In tempo di epidemia

In questa situazione straodinaria ricordiamo ai fedeli la disposizioni della Chiesa in ordine alla preziosità del perdono sacramentale. Ecco il comunicato della Penitenzieria apostolica:

Nella presente emergenza pandemica, spetta pertanto al Vescovo diocesano indicare a sacerdoti e penitenti le prudenti attenzioni da adottare nella celebrazione individuale della riconciliazione sacramentale, quali la celebrazione in luogo areato esterno al confessionale, l’adozione di una distanza conveniente, il ricorso a mascherine protettive, ferma restando l’assoluta attenzione alla salvaguardia del sigillo sacramentale ed alla necessaria discrezione.

Laddove i singoli fedeli si trovassero nella dolorosa impossibilità di ricevere l’assoluzione sacramentale, si ricorda che la contrizione perfetta, proveniente dall’amore di Dio amato sopra ogni cosa, espressa da una sincera richiesta di perdono (quella che al momento il penitente è in grado di esprimere) e accompagnata dal votum confessionis, vale a dire dalla ferma risoluzione di ricorrere, appena possibile, alla confessione sacramentale, ottiene il perdono dei peccati, anche mortali (cf. CCC, n. 1452).

Mai come in questo tempo la Chiesa sperimenta la forza della comunione dei santi, innalza al suo Signore Crocifisso e Risorto voti e preghiere, in particolare il Sacrificio della Santa Messa, quotidianamente celebrato, anche senza popolo, dai sacerdoti.

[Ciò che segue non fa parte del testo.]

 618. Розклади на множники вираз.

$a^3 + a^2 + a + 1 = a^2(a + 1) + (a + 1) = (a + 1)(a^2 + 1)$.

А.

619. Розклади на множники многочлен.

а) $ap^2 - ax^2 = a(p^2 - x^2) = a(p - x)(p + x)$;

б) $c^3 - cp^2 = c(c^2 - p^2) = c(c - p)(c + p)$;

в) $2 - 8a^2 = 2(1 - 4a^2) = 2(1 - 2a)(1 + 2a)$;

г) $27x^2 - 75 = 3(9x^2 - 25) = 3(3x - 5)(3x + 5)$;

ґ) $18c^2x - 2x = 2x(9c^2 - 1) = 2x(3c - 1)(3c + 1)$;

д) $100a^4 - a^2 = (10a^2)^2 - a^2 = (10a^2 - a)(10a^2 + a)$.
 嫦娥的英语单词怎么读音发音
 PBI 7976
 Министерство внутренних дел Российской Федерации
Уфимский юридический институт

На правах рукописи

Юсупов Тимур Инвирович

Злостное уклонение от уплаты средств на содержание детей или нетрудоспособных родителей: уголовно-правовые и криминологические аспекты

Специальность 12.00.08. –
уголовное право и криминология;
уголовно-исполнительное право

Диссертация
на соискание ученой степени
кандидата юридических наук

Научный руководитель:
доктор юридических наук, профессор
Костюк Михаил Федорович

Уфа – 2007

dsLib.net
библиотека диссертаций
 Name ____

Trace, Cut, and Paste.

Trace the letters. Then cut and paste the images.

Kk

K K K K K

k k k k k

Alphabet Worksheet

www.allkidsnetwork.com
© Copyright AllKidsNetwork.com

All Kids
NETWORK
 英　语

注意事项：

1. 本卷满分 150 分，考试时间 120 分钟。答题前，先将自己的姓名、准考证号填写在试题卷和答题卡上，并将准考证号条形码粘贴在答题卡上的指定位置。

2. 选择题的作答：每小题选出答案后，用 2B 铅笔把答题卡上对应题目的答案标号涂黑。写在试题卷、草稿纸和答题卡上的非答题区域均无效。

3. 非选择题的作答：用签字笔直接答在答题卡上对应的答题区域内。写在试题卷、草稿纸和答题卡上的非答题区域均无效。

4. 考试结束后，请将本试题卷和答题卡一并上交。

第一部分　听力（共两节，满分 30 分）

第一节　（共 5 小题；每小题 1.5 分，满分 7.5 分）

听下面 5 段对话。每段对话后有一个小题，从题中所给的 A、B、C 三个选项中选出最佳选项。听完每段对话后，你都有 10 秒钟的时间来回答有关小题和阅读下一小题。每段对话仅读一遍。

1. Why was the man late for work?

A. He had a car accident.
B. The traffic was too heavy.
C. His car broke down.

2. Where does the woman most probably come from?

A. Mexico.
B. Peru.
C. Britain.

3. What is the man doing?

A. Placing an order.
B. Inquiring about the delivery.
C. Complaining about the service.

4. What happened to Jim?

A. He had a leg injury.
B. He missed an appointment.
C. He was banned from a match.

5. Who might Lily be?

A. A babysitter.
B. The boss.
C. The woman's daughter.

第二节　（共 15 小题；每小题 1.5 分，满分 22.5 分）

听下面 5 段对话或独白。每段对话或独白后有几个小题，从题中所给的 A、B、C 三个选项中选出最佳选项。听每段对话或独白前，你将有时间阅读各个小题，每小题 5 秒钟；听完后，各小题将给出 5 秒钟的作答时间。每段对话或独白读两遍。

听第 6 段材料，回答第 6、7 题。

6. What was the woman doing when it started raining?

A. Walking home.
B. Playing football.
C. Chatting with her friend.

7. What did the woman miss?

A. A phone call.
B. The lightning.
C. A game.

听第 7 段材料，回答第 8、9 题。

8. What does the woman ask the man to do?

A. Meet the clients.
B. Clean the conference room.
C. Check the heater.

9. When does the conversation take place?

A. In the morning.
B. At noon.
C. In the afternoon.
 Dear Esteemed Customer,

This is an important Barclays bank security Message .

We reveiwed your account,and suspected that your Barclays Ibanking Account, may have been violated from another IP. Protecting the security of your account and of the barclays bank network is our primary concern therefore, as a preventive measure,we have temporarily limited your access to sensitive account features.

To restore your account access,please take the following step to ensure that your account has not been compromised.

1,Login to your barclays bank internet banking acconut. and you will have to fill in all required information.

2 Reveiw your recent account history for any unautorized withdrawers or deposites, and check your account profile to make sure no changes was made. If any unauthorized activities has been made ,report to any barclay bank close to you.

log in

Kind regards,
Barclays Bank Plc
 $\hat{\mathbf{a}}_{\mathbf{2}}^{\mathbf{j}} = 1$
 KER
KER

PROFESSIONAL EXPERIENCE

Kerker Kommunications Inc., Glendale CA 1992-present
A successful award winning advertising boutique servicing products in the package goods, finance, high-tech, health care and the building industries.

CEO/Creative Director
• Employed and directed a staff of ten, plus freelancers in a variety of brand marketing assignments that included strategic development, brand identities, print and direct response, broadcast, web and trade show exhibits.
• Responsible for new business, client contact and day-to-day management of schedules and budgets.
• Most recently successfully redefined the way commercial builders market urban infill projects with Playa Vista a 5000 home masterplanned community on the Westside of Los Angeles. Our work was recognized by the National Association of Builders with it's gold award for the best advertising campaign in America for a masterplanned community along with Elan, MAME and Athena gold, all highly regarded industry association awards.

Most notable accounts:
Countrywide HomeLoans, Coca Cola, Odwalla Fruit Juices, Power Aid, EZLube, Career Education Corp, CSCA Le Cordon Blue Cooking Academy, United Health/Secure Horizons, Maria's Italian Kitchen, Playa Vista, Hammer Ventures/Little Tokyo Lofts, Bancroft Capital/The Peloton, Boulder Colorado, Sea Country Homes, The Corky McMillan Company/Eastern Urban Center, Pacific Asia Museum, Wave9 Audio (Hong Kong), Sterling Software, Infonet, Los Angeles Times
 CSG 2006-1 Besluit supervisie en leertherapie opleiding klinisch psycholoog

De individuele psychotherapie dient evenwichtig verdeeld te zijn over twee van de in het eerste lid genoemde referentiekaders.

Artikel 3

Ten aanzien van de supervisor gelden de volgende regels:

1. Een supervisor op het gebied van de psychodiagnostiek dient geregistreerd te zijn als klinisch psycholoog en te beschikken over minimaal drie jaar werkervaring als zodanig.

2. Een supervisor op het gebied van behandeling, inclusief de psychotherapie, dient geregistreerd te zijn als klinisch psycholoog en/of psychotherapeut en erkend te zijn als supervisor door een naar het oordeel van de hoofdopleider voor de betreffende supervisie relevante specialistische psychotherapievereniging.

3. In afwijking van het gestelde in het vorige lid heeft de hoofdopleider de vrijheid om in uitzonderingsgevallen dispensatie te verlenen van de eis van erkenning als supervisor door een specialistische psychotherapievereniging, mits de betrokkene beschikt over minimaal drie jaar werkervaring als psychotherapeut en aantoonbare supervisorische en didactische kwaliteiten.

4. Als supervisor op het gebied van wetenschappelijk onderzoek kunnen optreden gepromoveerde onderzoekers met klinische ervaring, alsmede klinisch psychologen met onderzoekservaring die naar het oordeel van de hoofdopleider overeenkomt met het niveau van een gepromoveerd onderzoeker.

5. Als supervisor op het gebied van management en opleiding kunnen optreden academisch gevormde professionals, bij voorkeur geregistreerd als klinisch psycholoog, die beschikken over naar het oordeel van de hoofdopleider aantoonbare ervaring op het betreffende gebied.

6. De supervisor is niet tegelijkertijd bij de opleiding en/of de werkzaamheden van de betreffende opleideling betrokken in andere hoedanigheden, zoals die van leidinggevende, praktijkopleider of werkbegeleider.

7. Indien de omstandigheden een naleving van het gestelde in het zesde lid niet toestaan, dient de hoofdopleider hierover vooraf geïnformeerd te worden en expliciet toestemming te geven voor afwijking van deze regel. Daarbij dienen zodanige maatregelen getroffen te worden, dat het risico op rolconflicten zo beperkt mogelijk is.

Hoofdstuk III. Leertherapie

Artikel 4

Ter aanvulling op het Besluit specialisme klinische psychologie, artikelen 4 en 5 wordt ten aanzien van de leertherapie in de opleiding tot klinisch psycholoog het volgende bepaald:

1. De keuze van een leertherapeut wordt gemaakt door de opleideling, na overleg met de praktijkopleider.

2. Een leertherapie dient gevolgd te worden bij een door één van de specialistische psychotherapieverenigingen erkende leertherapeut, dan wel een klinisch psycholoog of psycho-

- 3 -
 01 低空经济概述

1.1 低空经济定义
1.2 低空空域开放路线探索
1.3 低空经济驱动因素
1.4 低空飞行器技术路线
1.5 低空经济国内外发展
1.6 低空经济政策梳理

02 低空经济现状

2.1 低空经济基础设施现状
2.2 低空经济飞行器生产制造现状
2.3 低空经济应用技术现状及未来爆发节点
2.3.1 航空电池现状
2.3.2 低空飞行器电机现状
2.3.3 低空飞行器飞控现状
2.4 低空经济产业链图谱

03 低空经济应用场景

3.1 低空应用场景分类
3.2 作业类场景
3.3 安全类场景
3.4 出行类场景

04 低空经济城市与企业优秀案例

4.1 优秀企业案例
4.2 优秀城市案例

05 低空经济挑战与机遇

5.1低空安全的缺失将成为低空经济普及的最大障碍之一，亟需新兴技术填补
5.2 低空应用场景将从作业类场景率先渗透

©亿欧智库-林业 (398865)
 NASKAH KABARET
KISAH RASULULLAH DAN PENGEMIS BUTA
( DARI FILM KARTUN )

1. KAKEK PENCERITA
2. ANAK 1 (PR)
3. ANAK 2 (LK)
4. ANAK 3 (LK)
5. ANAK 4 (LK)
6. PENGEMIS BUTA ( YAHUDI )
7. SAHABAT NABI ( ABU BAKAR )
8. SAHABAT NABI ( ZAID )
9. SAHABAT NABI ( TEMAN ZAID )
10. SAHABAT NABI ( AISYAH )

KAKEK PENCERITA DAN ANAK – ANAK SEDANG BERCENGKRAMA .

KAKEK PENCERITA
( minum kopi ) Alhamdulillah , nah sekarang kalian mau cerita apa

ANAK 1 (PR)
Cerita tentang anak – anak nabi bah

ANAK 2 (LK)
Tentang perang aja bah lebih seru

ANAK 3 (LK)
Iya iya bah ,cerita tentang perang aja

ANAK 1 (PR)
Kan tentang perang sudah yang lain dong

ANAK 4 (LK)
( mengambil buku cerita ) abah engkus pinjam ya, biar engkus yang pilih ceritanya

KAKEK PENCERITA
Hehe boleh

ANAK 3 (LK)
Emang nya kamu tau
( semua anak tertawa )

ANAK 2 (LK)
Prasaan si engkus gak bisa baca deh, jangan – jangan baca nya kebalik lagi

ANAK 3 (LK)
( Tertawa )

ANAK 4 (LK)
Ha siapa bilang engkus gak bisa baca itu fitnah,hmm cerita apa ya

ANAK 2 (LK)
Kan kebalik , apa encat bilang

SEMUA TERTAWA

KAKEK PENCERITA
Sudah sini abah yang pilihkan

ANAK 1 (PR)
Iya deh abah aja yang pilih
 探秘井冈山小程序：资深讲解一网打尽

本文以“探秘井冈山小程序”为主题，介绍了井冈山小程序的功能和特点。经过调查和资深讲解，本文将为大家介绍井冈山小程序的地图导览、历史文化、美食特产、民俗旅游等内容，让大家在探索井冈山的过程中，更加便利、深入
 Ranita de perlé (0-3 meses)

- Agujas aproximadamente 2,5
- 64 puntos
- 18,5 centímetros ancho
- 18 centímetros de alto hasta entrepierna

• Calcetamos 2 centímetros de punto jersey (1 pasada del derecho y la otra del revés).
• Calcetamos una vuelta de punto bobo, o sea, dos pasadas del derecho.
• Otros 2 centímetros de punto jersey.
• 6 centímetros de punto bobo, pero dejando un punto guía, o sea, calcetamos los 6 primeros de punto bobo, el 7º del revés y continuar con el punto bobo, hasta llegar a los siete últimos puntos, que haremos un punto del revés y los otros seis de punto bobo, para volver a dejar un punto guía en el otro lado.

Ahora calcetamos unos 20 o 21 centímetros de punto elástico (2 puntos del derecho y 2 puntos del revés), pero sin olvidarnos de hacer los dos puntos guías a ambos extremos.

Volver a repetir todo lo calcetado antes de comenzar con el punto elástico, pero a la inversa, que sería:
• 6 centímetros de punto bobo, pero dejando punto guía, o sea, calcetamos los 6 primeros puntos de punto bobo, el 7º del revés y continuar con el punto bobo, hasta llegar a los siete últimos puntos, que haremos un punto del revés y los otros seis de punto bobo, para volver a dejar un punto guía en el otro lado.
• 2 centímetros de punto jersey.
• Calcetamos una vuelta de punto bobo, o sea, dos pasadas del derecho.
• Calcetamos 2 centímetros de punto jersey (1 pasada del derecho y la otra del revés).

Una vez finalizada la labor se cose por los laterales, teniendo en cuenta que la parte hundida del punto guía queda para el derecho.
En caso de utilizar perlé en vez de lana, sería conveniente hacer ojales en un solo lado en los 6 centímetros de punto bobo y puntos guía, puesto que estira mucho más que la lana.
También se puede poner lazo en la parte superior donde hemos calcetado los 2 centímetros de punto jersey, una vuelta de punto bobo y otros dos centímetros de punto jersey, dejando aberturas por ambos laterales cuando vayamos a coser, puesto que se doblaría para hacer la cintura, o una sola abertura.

Come buona madre, la Chiesa implora il Signore perché l’umanità sia liberata da un tale flagello, invocando l’intercessione della Beata Vergine Maria, Madre di Misericordia e Salute degli infermi, e del suo Sposo San Giuseppe, sotto il cui patrocinio la Chiesa da sempre cammina nel mondo.

Ci ottengano Maria Santissima e San Giuseppe abbondanti grazie di riconciliazione e di salvezza, in attento ascolto della Parola del Signore, che ripete oggi all’umanità: «Fermatevi e sappiate che io sono Dio» (Sal 46,11), «Io sono con voi tutti i giorni» (Mt 28,20).

Dato in Roma, dalla sede della Penitenzieria Apostolica, il 19 marzo 2020,
Solennità di San Giuseppe, Sposo della B.V. Maria, Patrono della Chiesa Universale.